Please extract every line of the material below that contains the word "meters", copying each line in full.

## Begin

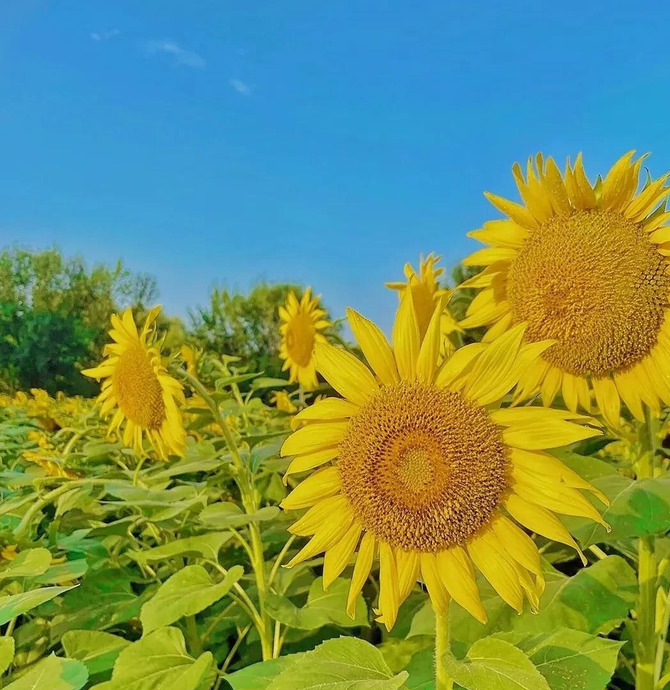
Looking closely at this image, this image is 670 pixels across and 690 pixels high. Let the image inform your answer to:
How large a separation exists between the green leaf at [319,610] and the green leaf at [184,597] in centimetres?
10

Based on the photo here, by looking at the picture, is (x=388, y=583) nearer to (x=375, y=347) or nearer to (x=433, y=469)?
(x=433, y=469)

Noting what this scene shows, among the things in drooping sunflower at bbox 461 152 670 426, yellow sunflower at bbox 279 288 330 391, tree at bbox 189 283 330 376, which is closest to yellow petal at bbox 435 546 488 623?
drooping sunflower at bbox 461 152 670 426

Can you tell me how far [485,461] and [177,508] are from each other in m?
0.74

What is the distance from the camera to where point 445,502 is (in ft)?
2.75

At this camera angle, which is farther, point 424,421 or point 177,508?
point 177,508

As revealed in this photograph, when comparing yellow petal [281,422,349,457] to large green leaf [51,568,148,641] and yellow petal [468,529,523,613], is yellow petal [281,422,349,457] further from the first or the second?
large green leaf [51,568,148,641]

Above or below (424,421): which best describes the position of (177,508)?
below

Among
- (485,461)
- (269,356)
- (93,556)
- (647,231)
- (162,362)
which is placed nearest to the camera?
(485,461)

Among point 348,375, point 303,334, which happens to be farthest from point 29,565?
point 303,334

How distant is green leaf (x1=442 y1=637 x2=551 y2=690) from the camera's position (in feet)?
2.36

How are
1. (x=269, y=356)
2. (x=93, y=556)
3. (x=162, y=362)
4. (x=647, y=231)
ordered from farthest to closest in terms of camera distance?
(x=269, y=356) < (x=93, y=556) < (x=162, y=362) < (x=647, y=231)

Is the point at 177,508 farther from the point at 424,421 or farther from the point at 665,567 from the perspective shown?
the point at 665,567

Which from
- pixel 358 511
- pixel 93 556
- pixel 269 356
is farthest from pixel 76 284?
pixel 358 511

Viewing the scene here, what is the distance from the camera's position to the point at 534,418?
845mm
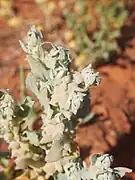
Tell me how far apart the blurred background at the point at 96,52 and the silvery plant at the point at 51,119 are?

## End
## Begin

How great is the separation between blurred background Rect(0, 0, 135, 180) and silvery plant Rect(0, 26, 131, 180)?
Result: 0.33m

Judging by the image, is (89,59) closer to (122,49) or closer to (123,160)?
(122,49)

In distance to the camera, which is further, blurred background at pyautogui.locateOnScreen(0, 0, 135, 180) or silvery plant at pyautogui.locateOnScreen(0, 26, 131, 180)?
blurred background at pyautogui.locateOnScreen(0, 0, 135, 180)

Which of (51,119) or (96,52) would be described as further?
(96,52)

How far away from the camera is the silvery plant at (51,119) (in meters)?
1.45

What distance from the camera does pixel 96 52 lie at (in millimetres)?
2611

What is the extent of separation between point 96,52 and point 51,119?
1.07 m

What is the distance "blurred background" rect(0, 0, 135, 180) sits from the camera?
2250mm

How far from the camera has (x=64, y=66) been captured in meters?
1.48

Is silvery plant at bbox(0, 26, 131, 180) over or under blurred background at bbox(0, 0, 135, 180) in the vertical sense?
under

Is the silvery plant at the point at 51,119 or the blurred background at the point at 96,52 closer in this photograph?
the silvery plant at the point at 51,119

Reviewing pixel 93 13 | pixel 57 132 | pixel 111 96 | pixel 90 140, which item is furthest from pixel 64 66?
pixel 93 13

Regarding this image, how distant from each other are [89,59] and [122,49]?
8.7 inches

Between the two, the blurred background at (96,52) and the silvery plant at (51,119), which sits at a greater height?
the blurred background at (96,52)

## End

Result of this exercise:
How far away from the camera is the silvery plant at (51,119) (in meters)?
How far from the camera has (x=64, y=66) been captured in meters?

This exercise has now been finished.